I am trying to create a weight matrix in TensorFlow as shown below

[[a, b],
 [c, b], 
 [a, d]]

where a, b, c, d are Tf.Variable. The gradient flow should change only the variables a, b, c, d. If I initialize 3 variables separately like, and then create the weight matrix w as follows:

a = tf.Variable(1., name='a', trainable=True)
b = tf.Variable(1., name='b', trainable=True)
c = tf.Variable(1., name='c', trainable=True)
d = tf.Variable(1., name='d', trainable=True)
w = tf.Variable([[a, b], [c, b], [a, d]], name='w')

The gradient flow is not tied to the variable and tape.gradient tells None for a, b, c, d, whereas it shows gradient for w.

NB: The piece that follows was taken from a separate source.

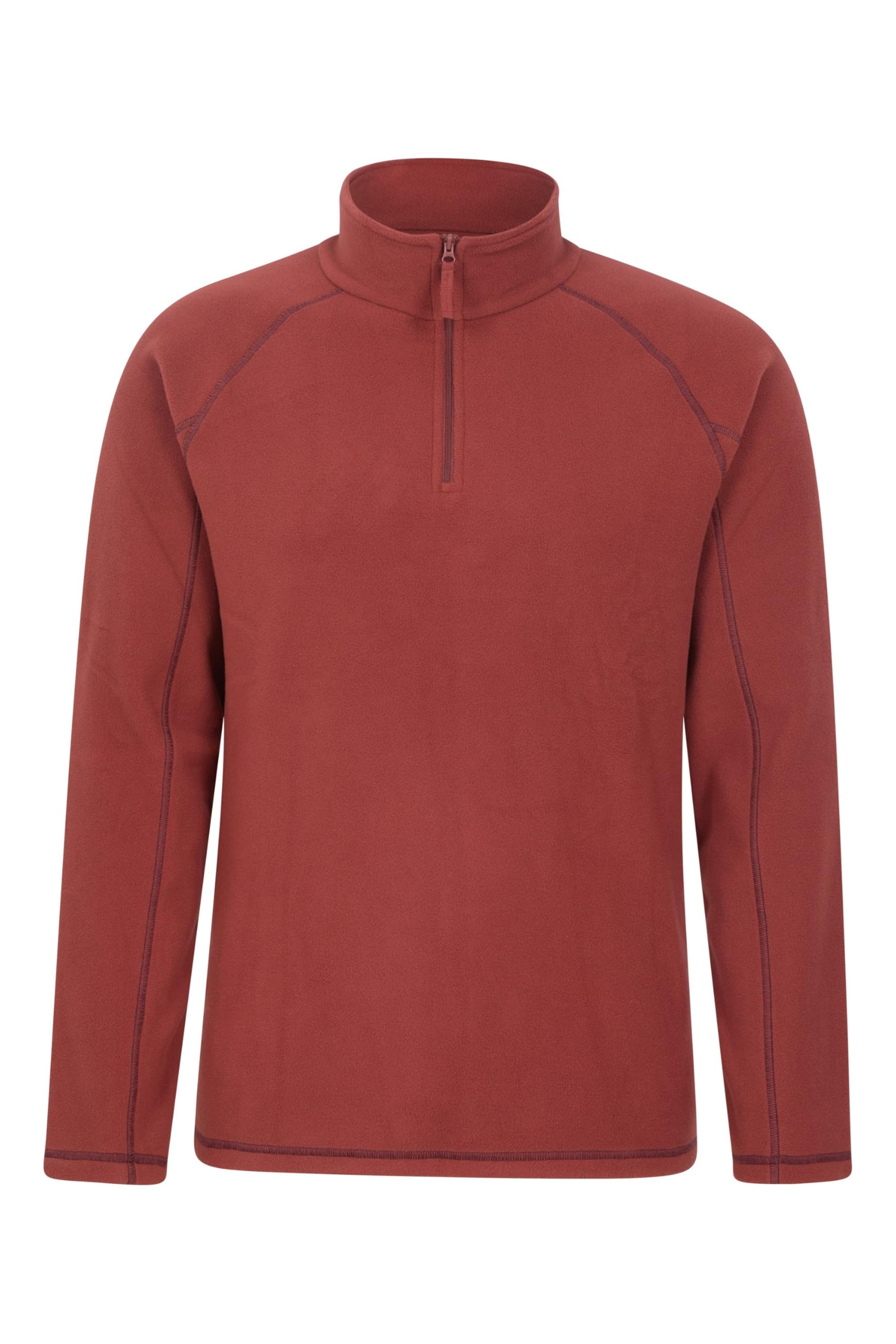 Mountain Warehouse Ashbourne Mens Fleece - Microfleece Sweater, Antipill Midlayer, Warm Top - Best for Spring Summer, Camping, Trekking, Hiking Burgundy XL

You can check the gradients by

x = [[1., 2., 3.]]
with tf.GradientTape(persistent=True) as tape:
    y = x @ w
    loss = y
print(tape.gradient(loss, [w, a, b, c, d]))

Is there some way to initialize the weight matrix with such constraints?

CodePudding user response：

Try using a list instead of tf.Variable for w, since the nested variables do not seem to be recognized:

import tensorflow as tf

a = tf.Variable(1., name='a', trainable=True)
b = tf.Variable(1., name='b', trainable=True)
c = tf.Variable(1., name='c', trainable=True)
d = tf.Variable(1., name='d', trainable=True)
w = [[a, b], [c, b], [a, d]]

x = tf.constant([[1., 2., 3.]])
with tf.GradientTape(persistent=True) as tape:
    y = x @ w
    loss = y
print(*tape.gradient(loss, w), sep='\n')

[<tf.Tensor: shape=(), dtype=float32, numpy=4.0>, <tf.Tensor: shape=(), dtype=float32, numpy=3.0>]
[<tf.Tensor: shape=(), dtype=float32, numpy=2.0>, <tf.Tensor: shape=(), dtype=float32, numpy=3.0>]
[<tf.Tensor: shape=(), dtype=float32, numpy=4.0>, <tf.Tensor: shape=(), dtype=float32, numpy=3.0>]